(Exercise prompt):
Transcribe only what runs from the line containing "2020 TOYOTA CAMRY LE - 4T1C11AK3LU951317" through the end of the listing, line for line and exactly, and omit the pictures.

(Data extract):

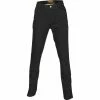 Cortech Delray Women’s Riding Jeans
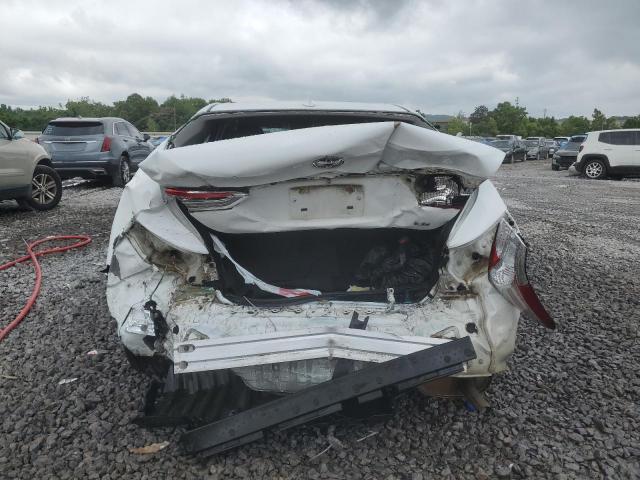 2020 TOYOTA CAMRY LE - 4T1C11AK3LU951317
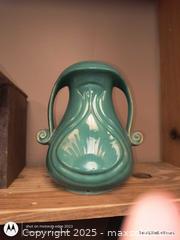 MaxSold Auction: Arts and Crafts Antique Lamp base - Kingston (Ontario, Canada) SELLER MANAGED Downsizing Online Auction - Railway Street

(Reply to the task):
 2020 TOYOTA CAMRY LE - 4T1C11AK3LU951317
 MaxSold Auction: Arts and Crafts Antique Lamp base - Kingston (Ontario, Canada) SELLER MANAGED Downsizing Online Auction - Railway Street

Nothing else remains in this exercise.